Itiel Shwartz: So, how does it look? I’ll do a quick demo. Give me one second.

Itiel Shwartz: This is a Komodor test environment. You are able to see all of your different clusters and an overview of each. “Workload Health” shows workloads that are currently not running as expected. I can simply click on any unhealthy resource and get Klaudia’s response. What we can see here is a balancer deployment that is unavailable because of some issue. Klaudia always produces “What happened”—how we reached that bad state—and “Related Evidence.” As I told you, it’s critical to have that sort of evidence when working on these kinds of use cases. It also provides “Suggested Remediation”—how can I solve that particular problem—as well as a full explanation and rejected alternative remediations.

Itiel Shwartz: In reality, it looks very similar to this. This is how the investigation process looks, along with the end result and explanation. We have quite a lot of things here designed to help us feel more confidence.

Itiel Shwartz: If I go to a workload and an unhealthy pod, I should be able to see things quite similar to what I saw here. This is how Klaudia looks when it starts to investigate issues. It does everything a real human SRE would do. It asks the relevant questions. The goal is to be on par with the steps an SRE would take. If Klaudia takes too many steps or fetches too much data, it’s going to get lost. Too much data is bad; too little data is also bad because Klaudia won’t have enough information to operate. You always need to find the middle ground.

Itiel Shwartz: I see now, as with any live demo, it takes us a bit longer than normal. That can happen. As we are trusting an LLM, it might be a bit longer compared to a normal investigation.

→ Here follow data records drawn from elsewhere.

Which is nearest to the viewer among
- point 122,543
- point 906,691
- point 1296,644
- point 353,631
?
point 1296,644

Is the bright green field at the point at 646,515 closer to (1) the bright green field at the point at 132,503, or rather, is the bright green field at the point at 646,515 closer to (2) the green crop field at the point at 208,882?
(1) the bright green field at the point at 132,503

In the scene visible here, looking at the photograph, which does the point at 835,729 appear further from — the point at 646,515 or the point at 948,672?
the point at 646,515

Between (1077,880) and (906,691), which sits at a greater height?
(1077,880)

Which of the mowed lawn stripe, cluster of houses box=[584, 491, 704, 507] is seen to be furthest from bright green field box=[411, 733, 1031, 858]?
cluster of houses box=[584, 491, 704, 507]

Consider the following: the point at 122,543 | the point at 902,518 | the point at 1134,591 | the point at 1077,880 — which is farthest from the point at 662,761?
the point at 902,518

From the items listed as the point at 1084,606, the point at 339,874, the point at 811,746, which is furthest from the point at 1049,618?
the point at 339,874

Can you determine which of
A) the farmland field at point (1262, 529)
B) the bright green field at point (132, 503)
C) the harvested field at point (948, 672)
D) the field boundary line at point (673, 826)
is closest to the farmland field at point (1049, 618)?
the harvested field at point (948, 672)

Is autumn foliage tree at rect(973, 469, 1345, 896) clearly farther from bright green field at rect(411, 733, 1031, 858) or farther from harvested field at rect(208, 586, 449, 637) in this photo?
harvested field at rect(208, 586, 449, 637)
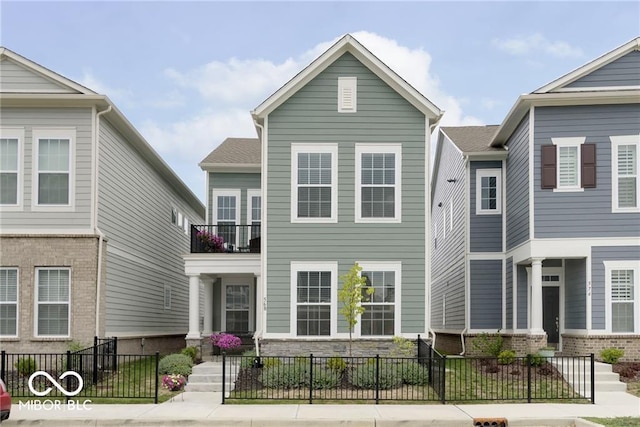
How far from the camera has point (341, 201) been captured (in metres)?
20.8

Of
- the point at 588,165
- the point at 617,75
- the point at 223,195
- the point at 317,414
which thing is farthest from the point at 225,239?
the point at 617,75

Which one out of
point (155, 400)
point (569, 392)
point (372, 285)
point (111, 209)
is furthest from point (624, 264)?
point (111, 209)

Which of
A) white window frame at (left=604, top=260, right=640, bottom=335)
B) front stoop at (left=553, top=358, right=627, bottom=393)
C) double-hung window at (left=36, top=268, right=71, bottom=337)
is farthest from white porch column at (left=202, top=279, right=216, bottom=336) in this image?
white window frame at (left=604, top=260, right=640, bottom=335)

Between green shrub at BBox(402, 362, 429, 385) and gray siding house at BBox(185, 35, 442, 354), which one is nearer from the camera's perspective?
green shrub at BBox(402, 362, 429, 385)

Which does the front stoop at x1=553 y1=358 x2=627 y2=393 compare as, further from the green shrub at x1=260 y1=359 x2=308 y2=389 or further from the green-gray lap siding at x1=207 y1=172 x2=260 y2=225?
the green-gray lap siding at x1=207 y1=172 x2=260 y2=225

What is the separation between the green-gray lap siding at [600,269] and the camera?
67.0ft

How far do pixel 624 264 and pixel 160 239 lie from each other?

Let’s see what happened here: a pod out of memory, insufficient memory allocation. We have the “What happened,” suggested remediation, and I can also chat with Klaudia. I think developers are now much more used to talking with agents than they were a year ago. I can ask, “Why did this happen?”

Itiel Shwartz: Hopefully, the LLM will not only help me have something generic but also allow me to deep dive into that particular issue and how to solve it. The goal here is to give our customers and ourselves everything needed to solve very complicated problems.

Itiel Shwartz: Okay, I’ll go back to the slides. Just to summarize the main takeaways: There’s a hierarchy you need to build: trust, precision, coverage. I really believe that in a domain like ours, it’s better to be silent than to give the wrong answer.

Itiel Shwartz: Local development is key—shifting left is key—because trial and error is your only way of building trust in the system. Custom tools are a must. In Komodor, we currently spend 80% of our time adding a new agent into the system by making sure it has the right evals, tests, tools, and monitoring. Without that, you’re going to fail. I think a hybrid approach is the best way for very complicated scenarios. Also, LLMs can be very fun. Even myself, having built Klaudia from the ground up, sometimes I’m shocked by the accuracy and good results it provides to our customers.

Itiel Shwartz: Questions? Awesome. I see we don’t have any questions. If there are any questions later, feel free to reach out to us. Stay tuned for next month; we’re going to have another very interesting webinar on managing applications hosted across different environments with one of our tech leads, Michael Alil. That should be in late February, so be on the lookout for that.

Host: Thank you so much, Itiel. Again, Itiel Shwartz is on LinkedIn; you can follow him there. He shares lots of interesting posts, like the recent mention of the Anthropic “Swiss Cheese” model and using evals with Anthropic. Thank you so much to everyone who joined us this evening or afternoon.